40 anos depois: o massacre do PCB e a transição para a democracia burguesa no Brasil

imagemO golpe de 1964 não foi um mero golpe militar. Resultou de uma articulação dos setores mais dinâmicos da burguesia brasileira com os grupos conservadores, com vistas à repressão ao ascendente movimento popular e para garantir o pleno desenvolvimento do capitalismo monopolista no país. Prova dessa articulação foi a Operação Bandeirantes (Oban), nascida em São Paulo com financiamento de grandes empresas brasileiras e estrangeiras. O aparelho repressivo virou DOI/CODI (Destacamento de Operações e Informações do Centro de Operações de Defesa Interna) e, sob o comando direto do Ministro do Exército, unificou as ações das Forças Armadas, de delegacias estaduais e das polícias militares no combate àqueles que resistiam à ditadura.

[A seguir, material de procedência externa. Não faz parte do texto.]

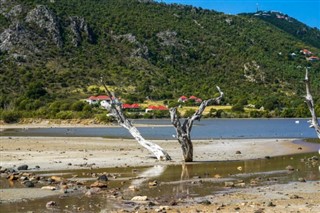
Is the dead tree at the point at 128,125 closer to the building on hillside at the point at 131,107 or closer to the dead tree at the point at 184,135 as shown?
the dead tree at the point at 184,135

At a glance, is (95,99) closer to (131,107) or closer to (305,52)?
(131,107)

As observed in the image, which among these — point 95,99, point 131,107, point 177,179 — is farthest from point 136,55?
point 177,179

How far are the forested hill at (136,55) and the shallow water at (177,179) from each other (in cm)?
7730

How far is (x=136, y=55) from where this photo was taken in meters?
150

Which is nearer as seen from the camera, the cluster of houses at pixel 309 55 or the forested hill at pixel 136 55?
the forested hill at pixel 136 55

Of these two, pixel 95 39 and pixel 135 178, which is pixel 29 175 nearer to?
pixel 135 178

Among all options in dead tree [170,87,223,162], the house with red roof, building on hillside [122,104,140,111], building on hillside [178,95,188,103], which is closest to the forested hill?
the house with red roof

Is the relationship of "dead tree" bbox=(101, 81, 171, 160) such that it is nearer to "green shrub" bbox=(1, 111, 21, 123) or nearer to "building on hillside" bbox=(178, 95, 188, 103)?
"green shrub" bbox=(1, 111, 21, 123)

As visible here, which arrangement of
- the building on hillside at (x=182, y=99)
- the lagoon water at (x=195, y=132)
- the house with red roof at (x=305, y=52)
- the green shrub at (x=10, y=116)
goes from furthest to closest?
1. the house with red roof at (x=305, y=52)
2. the building on hillside at (x=182, y=99)
3. the green shrub at (x=10, y=116)
4. the lagoon water at (x=195, y=132)

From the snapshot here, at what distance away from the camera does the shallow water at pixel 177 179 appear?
14107 millimetres

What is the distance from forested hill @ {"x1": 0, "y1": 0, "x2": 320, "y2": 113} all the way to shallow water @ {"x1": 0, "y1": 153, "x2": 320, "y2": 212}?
Answer: 77.3m

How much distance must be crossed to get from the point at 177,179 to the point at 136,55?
433ft

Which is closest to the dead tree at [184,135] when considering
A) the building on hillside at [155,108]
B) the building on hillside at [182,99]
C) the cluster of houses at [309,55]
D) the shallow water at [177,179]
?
the shallow water at [177,179]

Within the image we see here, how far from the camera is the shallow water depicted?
14107 mm
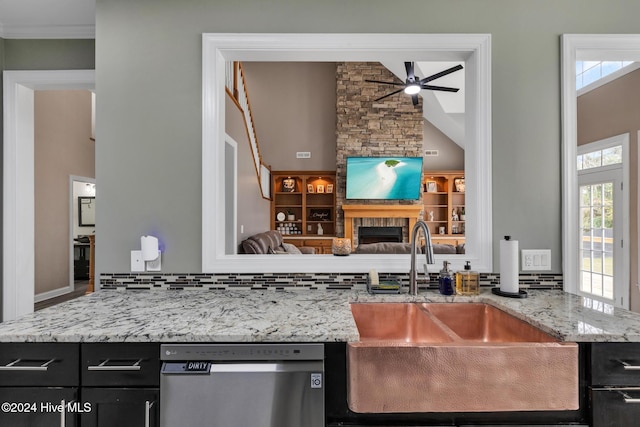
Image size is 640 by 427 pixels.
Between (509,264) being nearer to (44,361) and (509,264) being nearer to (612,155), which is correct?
(44,361)

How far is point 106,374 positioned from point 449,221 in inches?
299

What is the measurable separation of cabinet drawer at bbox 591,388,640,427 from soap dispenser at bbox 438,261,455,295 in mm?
671

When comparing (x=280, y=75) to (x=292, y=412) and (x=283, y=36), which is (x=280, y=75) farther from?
(x=292, y=412)

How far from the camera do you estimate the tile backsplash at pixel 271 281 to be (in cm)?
183

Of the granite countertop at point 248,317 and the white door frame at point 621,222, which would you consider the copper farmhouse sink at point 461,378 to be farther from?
the white door frame at point 621,222

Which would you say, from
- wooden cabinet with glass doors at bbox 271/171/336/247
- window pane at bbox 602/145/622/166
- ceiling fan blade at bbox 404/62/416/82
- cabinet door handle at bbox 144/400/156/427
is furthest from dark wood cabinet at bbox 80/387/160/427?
wooden cabinet with glass doors at bbox 271/171/336/247

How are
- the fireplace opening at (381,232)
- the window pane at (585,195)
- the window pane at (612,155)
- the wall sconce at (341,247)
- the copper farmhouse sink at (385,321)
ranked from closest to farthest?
the copper farmhouse sink at (385,321), the wall sconce at (341,247), the window pane at (612,155), the window pane at (585,195), the fireplace opening at (381,232)

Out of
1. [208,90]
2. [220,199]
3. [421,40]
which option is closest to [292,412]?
[220,199]

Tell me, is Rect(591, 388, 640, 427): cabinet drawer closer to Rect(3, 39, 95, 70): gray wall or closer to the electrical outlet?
the electrical outlet

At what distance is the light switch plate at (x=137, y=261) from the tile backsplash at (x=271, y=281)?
4 centimetres

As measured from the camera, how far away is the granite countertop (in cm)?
115

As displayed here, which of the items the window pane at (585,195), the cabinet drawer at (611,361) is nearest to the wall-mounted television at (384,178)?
the window pane at (585,195)

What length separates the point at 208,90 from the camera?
73.1 inches

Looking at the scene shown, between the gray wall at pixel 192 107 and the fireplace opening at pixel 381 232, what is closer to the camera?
the gray wall at pixel 192 107
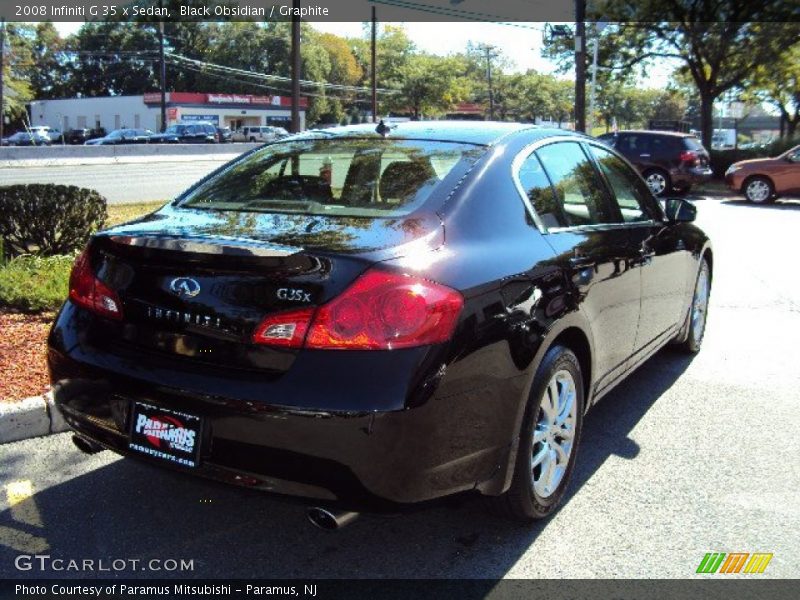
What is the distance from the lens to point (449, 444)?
2.55 m

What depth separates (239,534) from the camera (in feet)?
10.2

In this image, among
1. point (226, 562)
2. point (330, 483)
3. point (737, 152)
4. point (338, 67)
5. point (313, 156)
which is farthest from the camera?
point (338, 67)

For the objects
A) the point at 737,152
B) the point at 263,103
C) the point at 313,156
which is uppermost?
the point at 263,103

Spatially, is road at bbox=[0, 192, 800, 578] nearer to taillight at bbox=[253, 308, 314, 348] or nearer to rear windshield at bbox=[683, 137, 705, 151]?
taillight at bbox=[253, 308, 314, 348]

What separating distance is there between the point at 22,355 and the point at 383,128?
110 inches

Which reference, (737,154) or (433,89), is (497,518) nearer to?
(737,154)

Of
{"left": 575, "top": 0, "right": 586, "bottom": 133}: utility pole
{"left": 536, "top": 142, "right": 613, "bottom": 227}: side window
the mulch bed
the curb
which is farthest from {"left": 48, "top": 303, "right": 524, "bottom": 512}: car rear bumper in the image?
{"left": 575, "top": 0, "right": 586, "bottom": 133}: utility pole

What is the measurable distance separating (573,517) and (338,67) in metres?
102

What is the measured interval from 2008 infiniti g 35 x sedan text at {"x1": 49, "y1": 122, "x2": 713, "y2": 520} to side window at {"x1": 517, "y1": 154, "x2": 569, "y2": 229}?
10mm

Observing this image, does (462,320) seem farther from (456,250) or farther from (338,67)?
(338,67)

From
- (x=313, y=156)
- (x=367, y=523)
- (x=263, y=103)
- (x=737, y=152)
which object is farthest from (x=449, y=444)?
(x=263, y=103)

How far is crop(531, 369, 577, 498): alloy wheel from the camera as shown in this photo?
3.14 metres

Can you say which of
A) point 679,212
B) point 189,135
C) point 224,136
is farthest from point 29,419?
point 224,136

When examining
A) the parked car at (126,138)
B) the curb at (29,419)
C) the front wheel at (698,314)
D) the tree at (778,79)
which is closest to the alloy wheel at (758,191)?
the tree at (778,79)
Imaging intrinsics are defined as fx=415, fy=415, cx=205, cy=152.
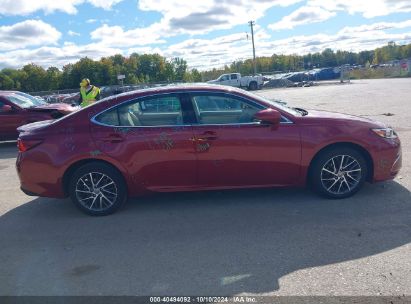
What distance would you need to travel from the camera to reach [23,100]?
40.5 ft

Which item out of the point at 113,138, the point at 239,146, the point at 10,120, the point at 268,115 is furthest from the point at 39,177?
the point at 10,120

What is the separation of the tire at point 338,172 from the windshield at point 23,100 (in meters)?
9.49

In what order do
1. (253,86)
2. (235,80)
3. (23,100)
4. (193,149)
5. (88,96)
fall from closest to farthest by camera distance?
(193,149)
(88,96)
(23,100)
(235,80)
(253,86)

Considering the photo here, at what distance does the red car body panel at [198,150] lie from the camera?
522cm

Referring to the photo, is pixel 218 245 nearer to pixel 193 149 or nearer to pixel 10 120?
pixel 193 149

Tratava-se de uma máquina de matar. Uma a uma, as organizações que optaram pela luta armada foram sendo aniquiladas, através de um trabalho profissional de perseguição aos militantes, infiltração nos grupos de esquerda, tortura e morte. Em seguida, deu-se a ofensiva contra o PCB, que passou a ser visto como inimigo maior do regime, pelo entendimento de que o Partido, com seu histórico de lutas e influência no movimento sindical e popular, tinha ramificações em vários setores da sociedade, inclusive na imprensa e no MDB, que adotava postura mais oposicionista. A linha adotada pelo PCB, de investir na luta pelas liberdades democráticas e na retomada do movimento de massas, era percebida, pelos órgãos de repressão, como a mais “inteligente” e perigosa, pois capaz de influir em futuras transformações políticas no país.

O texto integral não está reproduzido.